Exercise description
Return every line below in which "Spider" appears.
──────── Data for the task
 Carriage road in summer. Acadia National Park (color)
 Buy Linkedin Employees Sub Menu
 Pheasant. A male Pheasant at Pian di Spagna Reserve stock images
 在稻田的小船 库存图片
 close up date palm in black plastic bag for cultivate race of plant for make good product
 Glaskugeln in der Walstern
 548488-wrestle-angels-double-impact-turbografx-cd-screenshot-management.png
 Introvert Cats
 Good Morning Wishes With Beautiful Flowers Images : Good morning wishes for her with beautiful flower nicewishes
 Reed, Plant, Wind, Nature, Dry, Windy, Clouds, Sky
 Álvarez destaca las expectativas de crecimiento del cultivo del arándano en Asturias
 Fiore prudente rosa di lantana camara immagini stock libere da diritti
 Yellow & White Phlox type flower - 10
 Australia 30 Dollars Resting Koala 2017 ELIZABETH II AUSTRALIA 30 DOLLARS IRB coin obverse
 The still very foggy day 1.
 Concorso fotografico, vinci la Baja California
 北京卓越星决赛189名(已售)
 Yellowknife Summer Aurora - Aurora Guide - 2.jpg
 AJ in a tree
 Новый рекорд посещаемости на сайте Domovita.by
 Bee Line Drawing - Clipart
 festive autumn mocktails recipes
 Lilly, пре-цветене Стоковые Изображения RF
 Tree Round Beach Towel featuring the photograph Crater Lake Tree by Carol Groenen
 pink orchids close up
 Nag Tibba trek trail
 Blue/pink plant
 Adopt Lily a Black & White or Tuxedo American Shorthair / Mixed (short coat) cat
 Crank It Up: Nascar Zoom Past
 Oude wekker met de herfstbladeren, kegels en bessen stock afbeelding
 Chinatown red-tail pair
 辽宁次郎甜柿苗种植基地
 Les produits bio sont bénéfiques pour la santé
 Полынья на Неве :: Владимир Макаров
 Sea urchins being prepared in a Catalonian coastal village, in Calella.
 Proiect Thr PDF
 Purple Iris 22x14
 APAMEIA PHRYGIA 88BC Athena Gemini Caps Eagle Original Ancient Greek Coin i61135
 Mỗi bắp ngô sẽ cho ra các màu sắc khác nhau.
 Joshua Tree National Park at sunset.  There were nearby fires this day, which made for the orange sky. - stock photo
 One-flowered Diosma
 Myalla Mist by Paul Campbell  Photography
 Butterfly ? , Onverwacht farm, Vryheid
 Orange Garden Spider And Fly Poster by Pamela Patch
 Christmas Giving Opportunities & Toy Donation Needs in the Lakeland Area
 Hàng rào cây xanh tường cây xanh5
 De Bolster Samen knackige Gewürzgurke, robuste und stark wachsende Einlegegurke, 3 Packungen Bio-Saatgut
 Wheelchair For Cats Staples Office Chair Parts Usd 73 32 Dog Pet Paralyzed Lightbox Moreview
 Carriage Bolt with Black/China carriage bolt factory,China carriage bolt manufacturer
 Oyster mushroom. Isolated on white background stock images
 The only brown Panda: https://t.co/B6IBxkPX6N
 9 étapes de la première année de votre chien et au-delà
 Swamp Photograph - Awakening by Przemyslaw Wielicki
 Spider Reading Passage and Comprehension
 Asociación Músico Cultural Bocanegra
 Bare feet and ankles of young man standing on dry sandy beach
────────────────
Your response
 Orange Garden Spider And Fly Poster by Pamela Patch
 Spider Reading Passage and Comprehension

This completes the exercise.